4

I have only one gpu, and I want to run many actors on that gpu. Here's what I do using ray, following https://ray.readthedocs.io/en/latest/actors.html

  1. first define the network on gpu
class Network():
    def __init__(self, ***some args here***):
        self._graph = tf.Graph()
        os.environ['CUDA_VISIBLE_DIVICES'] = ','.join([str(i) for i in ray.get_gpu_ids()])
        with self._graph.as_default():
            with tf.device('/gpu:0'):
                # network, loss, and optimizer are defined here

        sess_config = tf.ConfigProto(allow_soft_placement=True)
        sess_config.gpu_options.allow_growth=True
        self.sess = tf.Session(graph=self._graph, config=sess_config)
        self.sess.run(tf.global_variables_initializer())
        atexit.register(self.sess.close)

        self.variables = ray.experimental.TensorFlowVariables(self.loss, self.sess)
  1. then define the worker class
@ray.remote(num_gpus=1)
class Worker(Network):
    # do something
  1. define the learner class
@ray.remote(num_gpus=1)
class Learner(Network):
    # do something
  1. train function
def train():
    ray.init(num_gpus=1)
    leaner = Learner.remote(...)
    workers = [Worker.remote(...) for i in range(10)]
    # do something

This process works fine when I don't try to make it work on gpu. That is, it works fine when I remove all with tf.device('/gpu:0') and (num_gpus=1). The trouble arises when I keep them: It seems that only learner is created, but none of the workers is constructed. What should I do to make it work?

Maybe
  • 2,129
  • 5
  • 25
  • 45

2 Answers2

7

When you define an actor class using the decorator @ray.remote(num_gpus=1), you are saying that any actor created from this class must have one GPU reserved for it for the duration of the actor's lifetime. Since you have only one GPU, you will only be able to create one such actor.

If you want to have multiple actors sharing a single GPU, then you need to specify that each actor requires less than 1 GPU, for example, if you wish to share one GPU among 4 actors, then you can have each actor require 1/4th of a GPU. This can be done by declaring the actor class with

@ray.remote(num_gpus=0.25)

In addition, you need to make sure that each actor actually respects the limits that you are placing on it. For example, if you want declare an actor with @ray.remote(num_gpus=0.25), then you should also make sure that TensorFlow uses at most one quarter of the GPU memory. See the answers to How to prevent tensorflow from allocating the totality of a GPU memory? for example.

Robert Nishihara
  • 3,276
  • 16
  • 17
  • Thanks, it works. May I further ask you a question? I spot that the `learner` actually allocates less GPU memory than a worker does, what make these difference? A worker is responsible for interacting with a `gym` environment, computing gradients and sending it to the learner. The learner applies gradients and returns network weights to workers – Maybe Feb 03 '19 at 11:29
  • 1
    @SherwinChen, that's tough to say without seeing the definitions. However, it's plausible that the gradient computation requires more GPU memory than anything else because the activations from the forward pass need to be saved so they can be used by the backward pass.

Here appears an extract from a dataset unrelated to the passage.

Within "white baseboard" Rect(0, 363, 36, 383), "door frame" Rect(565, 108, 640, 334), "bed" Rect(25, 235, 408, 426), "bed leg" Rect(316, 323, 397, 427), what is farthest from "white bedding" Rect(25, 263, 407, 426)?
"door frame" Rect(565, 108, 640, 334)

This often takes up a bunch of memory. – Robert Nishihara Feb 04 '19 at 20:24
  • @RobertNishihara, if you do `@ray.remote(num_gpus=0.25)`, will the computations of the various actors be truly parallel (run at the same time on different cuda cores), or will they be time-sliced? I though NVIDIA GPU couldn't run multiple processes in parallel (unless if using MIG or MPS) https://stackoverflow.com/questions/31643570/running-more-than-one-cuda-applications-on-one-gpu – Olivier Cruchant Dec 09 '21 at 17:17
  • @OlivierCruchant Ray won't quite do either of those. Ray will simply allow 4 such tasks to be scheduled on that GPU. However, it is up to the function itself to limit its memory usage (or other usage). This is typically done through a library like TensorFlow or PyTorch. – Robert Nishihara Dec 15 '21 at 04:51
  • 1
    I needed to load 16 model actors in a 2 GPU setting on a single node. When I set @ray.init(num_gpus=2) and @ray.remote(num_gpus=0.125) this configuration is loading models only on one GPU and not on the second GPU. How do I make sure both my GPUs are utilized when loading multiple actors in a fractional gpu setting? – Anirudh Gupta May 17 '22 at 17:28
  • 1
    @AnirudhGupta a few thoughts. Could some of the tasks be finishing quickly before the other tasks start so that both GPUs are not needed? Inside of the tasks, can you check `os.environ["CUDA_VISIBLE_DEVICES"]` to confirm that sometimes it is 0 and sometimes it is 1? That is how Ray controls which GPU is used. – Robert Nishihara May 18 '22 at 18:15
  • @AnirudhGupta, when you have several GPU's what worked for me is the following: As Ray is actually working with logical and not physical GPU's, you can safely init ray with as much GPU's as tasks you want to run, in your case `ray.init(num_gpus=16)`. Then, you have to enable memory_growth on each of the GPUs. `physical_devices = tf.config.list_physical_devices('GPU')` for each device do: `tf.config.experimental.set_memory_growth(device, True)` Finally, each actor should be decorated with `ray.remote(num_gpus=1)`. – Kuzman Belev Sep 01 '23 at 19:20
0

In case anyone wants to run Ray on multi-GPU system and parallelly run TensorFlow functionality, one can approach the problem as follows. Say you have 2 GPUs and want to run 16 actors.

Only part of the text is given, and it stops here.